13
«No importa lo que escuches, ¡no entres!», le había dicho Belén a Alexey el primer día que se mudó a su casa.
Le explicó también que, conforme a lo instruido por su terapeuta, su ex nunca intervenía directamente durante sus terrores nocturnos, sino que se limitaba a verificar que el entorno fuese seguro y a servirle de soporte si ella lo buscaba al despertar, cosa que le aseguró no haría. Tocarla, o intentar sacarla del trance en medio de una crisis, estaba contraindicado.
Belén era fuerte, Alexey lo sabía, y lo único que parecía necesitar era la certeza de que no estaba sola, aunque la compañía estuviese del otro lado del pasillo.
Él lo intentó en un inicio. Pasó semanas ignorando gritos descarnados y gemidos agónicos, hasta que una madrugada, alrededor de las tres, casi dos meses más tarde, no pudo más, se puso una camiseta, para no deambular en bóxer por la casa, llamó a la puerta de la habitación de huéspedes y, sin recibir más respuesta que la continuidad de la agonía de Bel del otro lado, decidió entrar.
«A la mierda con el terapeuta y su "opinión profesional"», pensó tan pronto como la vio: frágil, atormentada. De ninguna forma la dejaría sufrir así sin hacer algo y, para su sorpresa, ese «algo» que improvisó, sin que fuese menester despertarla, pareció aliviar en parte su tortura.
Desde entonces, había entrado en secreto en esa habitación cada que Belén parecía necesitarlo, y aquella noche no fue la excepción:
Daban las dos de la mañana y Alexey despertó sobresaltado por un llamado de auxilio. Era Bel.
Intentó despabilarse a prisa y, agradeciéndole al cielo que el sueño de Mila fuera pesado, se pasó una mano por la frente para buscar después a tientas la camiseta que ya acostumbraba a dejar doblada en la silla junto al buró antes de irse a dormir, solo por si Belén llegase a necesitarlo.
La puerta de la habitación de huéspedes estaba entreabierta y la luz de la luna se filtraba por la ventana iluminando en la cama el cuerpo tumbado de Bel. Como siempre, sus manos se aferraban a las sábanas, mojadas de sudor, mientras se retorcía repitiendo en sueños frases ininteligibles. Los gritos se habían convertido en sollozos ahogados para entonces y las lágrimas rodaban copiosas por sus mejillas.
¿Cómo podía el idiota de su ex resistirse a consolarla?, ¿dejarla sufrir sin mover un dedo?
Tras un suspiro, y con el corazón latiéndole a mil por hora, Alexey terminó de abrir la puerta y encaminó sus pasos sigilosos hasta un lado del colchón, en el borde del cuál, como cada noche, se sentó con cuidado de no despertarla.

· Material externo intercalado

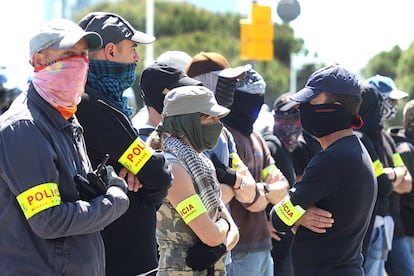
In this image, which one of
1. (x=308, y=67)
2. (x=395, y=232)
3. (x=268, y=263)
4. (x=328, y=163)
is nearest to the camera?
(x=328, y=163)

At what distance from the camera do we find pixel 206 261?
13.3 feet

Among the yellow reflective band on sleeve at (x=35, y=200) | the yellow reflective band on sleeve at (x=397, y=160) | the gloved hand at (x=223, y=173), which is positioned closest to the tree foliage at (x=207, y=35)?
the yellow reflective band on sleeve at (x=397, y=160)

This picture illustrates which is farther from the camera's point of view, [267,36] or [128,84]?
[267,36]

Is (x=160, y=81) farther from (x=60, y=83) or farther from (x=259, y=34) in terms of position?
(x=259, y=34)

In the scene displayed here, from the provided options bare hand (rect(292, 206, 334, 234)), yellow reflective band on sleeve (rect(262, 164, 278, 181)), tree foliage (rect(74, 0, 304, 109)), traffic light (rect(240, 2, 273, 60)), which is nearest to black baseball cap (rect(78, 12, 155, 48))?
bare hand (rect(292, 206, 334, 234))

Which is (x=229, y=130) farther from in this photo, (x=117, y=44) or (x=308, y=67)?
(x=308, y=67)

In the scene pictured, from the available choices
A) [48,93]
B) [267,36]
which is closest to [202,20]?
[267,36]

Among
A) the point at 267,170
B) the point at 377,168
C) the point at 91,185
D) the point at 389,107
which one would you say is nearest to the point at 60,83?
the point at 91,185

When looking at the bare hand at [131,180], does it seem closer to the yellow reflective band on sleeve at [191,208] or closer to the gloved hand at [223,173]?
the yellow reflective band on sleeve at [191,208]

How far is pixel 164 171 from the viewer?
12.2 feet

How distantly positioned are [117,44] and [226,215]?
1178 mm

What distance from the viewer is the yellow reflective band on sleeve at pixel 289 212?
4340 mm

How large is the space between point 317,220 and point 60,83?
5.75 ft

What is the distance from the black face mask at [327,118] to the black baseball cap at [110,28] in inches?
43.4
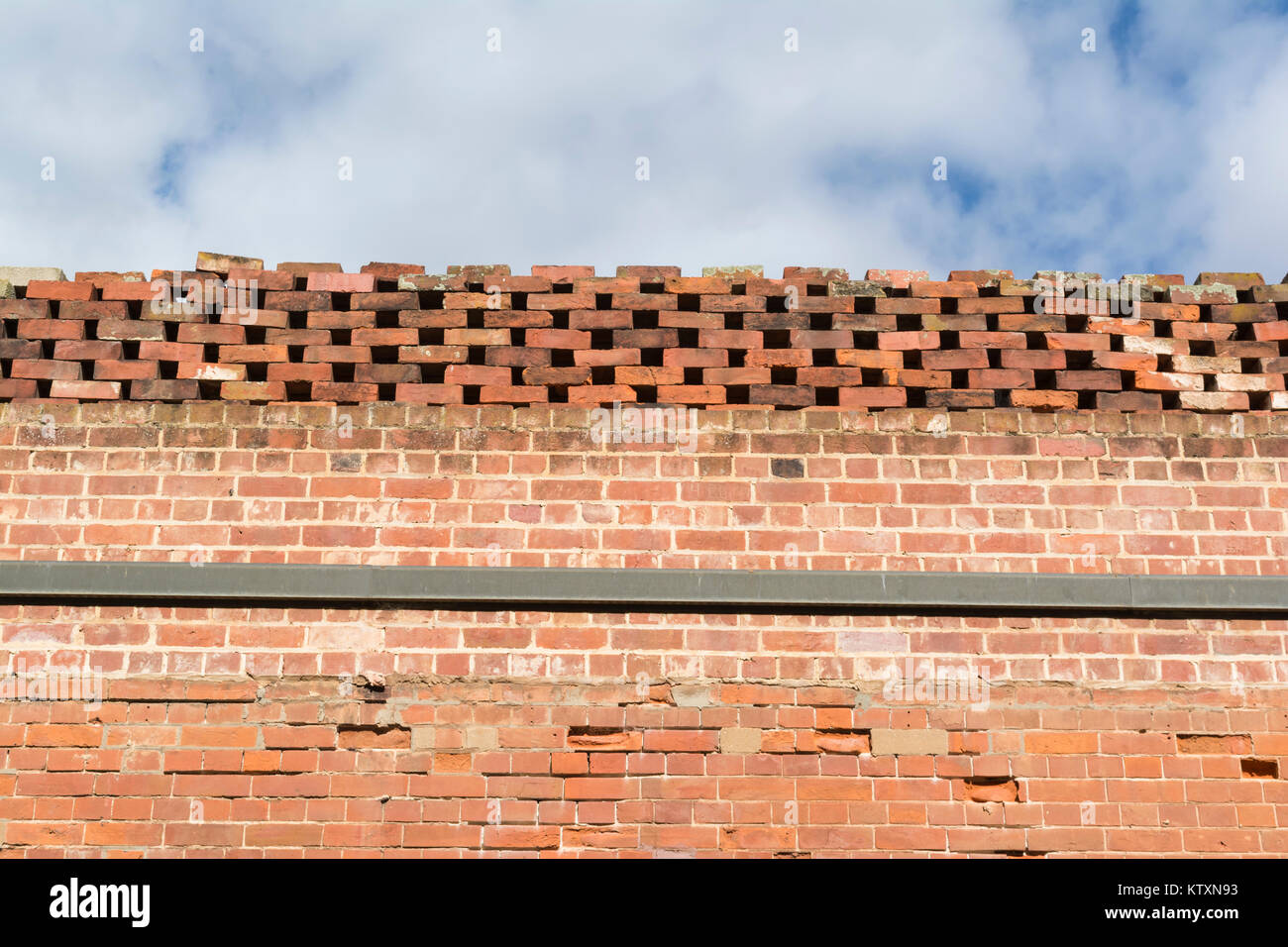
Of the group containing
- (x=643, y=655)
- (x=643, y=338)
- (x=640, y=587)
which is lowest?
(x=643, y=655)

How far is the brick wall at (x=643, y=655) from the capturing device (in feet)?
12.9

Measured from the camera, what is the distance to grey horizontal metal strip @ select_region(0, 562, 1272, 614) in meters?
4.09

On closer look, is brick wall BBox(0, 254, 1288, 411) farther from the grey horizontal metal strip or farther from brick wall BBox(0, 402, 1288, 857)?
the grey horizontal metal strip

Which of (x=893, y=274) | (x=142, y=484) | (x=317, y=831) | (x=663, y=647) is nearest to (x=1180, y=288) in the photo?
(x=893, y=274)

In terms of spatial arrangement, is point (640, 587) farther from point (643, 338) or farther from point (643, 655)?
point (643, 338)

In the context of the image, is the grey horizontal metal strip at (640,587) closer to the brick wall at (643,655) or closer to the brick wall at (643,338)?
the brick wall at (643,655)

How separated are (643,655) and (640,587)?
279 millimetres

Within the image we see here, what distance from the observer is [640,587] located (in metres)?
4.11

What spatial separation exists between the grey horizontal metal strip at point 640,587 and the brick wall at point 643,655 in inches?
2.6

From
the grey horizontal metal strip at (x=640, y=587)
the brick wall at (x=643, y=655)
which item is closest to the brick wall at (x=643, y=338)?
the brick wall at (x=643, y=655)

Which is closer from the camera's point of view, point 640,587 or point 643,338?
point 640,587

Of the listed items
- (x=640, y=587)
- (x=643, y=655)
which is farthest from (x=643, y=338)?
(x=643, y=655)

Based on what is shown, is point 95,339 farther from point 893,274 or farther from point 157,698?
point 893,274

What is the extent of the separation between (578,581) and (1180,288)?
320 centimetres
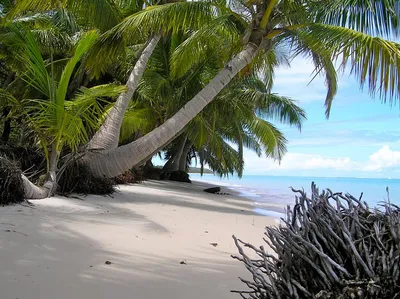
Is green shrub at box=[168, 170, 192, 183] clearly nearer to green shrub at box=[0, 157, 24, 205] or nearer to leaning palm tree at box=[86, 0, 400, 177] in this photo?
leaning palm tree at box=[86, 0, 400, 177]

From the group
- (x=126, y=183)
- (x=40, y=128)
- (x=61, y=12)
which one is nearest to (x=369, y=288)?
(x=40, y=128)

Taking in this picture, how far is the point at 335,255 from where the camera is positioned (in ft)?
4.10

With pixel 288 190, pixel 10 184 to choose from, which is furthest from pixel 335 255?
pixel 288 190

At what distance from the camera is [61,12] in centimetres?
1328

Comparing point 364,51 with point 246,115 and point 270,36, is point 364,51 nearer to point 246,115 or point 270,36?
point 270,36

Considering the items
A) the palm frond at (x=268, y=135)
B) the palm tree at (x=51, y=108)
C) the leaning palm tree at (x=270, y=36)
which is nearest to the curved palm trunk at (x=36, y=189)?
the palm tree at (x=51, y=108)

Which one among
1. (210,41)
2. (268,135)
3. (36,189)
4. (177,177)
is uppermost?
(210,41)

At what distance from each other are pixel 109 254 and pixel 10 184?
2614mm

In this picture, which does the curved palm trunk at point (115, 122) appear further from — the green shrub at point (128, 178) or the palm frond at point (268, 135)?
the palm frond at point (268, 135)

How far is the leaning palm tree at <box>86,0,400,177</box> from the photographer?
6.82 metres

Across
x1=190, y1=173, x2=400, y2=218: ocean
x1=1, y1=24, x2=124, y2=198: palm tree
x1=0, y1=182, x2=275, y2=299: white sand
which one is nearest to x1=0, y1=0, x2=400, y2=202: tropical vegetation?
x1=1, y1=24, x2=124, y2=198: palm tree

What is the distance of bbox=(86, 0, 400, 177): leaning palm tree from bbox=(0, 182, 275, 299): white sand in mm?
2766

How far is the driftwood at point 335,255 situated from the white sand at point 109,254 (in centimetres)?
134

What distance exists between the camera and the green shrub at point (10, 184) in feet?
16.6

—¡Shhh! Tranquila, devushka-voin, todo está bien —le susurró al oído.
Ella correspondió al estímulo con un quejido entrecortado, que él intentó menguar acariciándole el pelo. Sus dedos, como cada noche también, se deslizaron con adoración por los mechones húmedos, intentando transmitirle tranquilidad; se sentía un hombre diferente estando cerca de Belén.
Bel se revolvió un poco con el contacto y se aferró al cuerpo macizo de Alexey, que se recostó contra el cabecero de la cama para brindarle soporte. Recitarle poemas en ruso parecía ser siempre la solución.
—Ya vas lyubil: lyubov' eshche, byt' mozhet —comenzó él a su oído un viejo poema de Pushkin, uno que, irónicamente, parecía haber sido escrito en su honor.
Belén amaba ese poema en particular, aunque era incapaz de entenderlo, y Alexey, manteniéndola segura bajo el manto de la barrera idiomática, se negaba siempre a traducirlo para ella, pero se lo recitaba cada tarde de domingo.
El dolor apuntaló su pecho entonces y un nudo se le formó en la garganta. ¡Qué más daba! ella dormía sumida en su propio infierno onírico y él, ¡él estaba asfixiándose!, loco por dejar salir, aunque fuere solo un pellizco del sentimiento que lo agobiaba. Así que ajustó los párpados en un gesto agónico, tragó grueso y, mientras la agitación no le daba a Bel un respiro, decidió traducirlo al fin, aunque ella no pudiese escucharlo. Su voz como un eco suave en la quietud de la habitación.
—Yo te amé, y ese amor,
Todavía palpita en mi alma.
Pero no deberás preocuparte,
Pues no pretendo perturbar tu calma.
Yo te amé silencioso, desesperado,
Celoso, retraído, agobiado.
Yo te amé tan honesto, tan devoto,
Que le ruego a Dios que un día, así como yo te amé,
Pueda también amarte otro —concluyó dolorido.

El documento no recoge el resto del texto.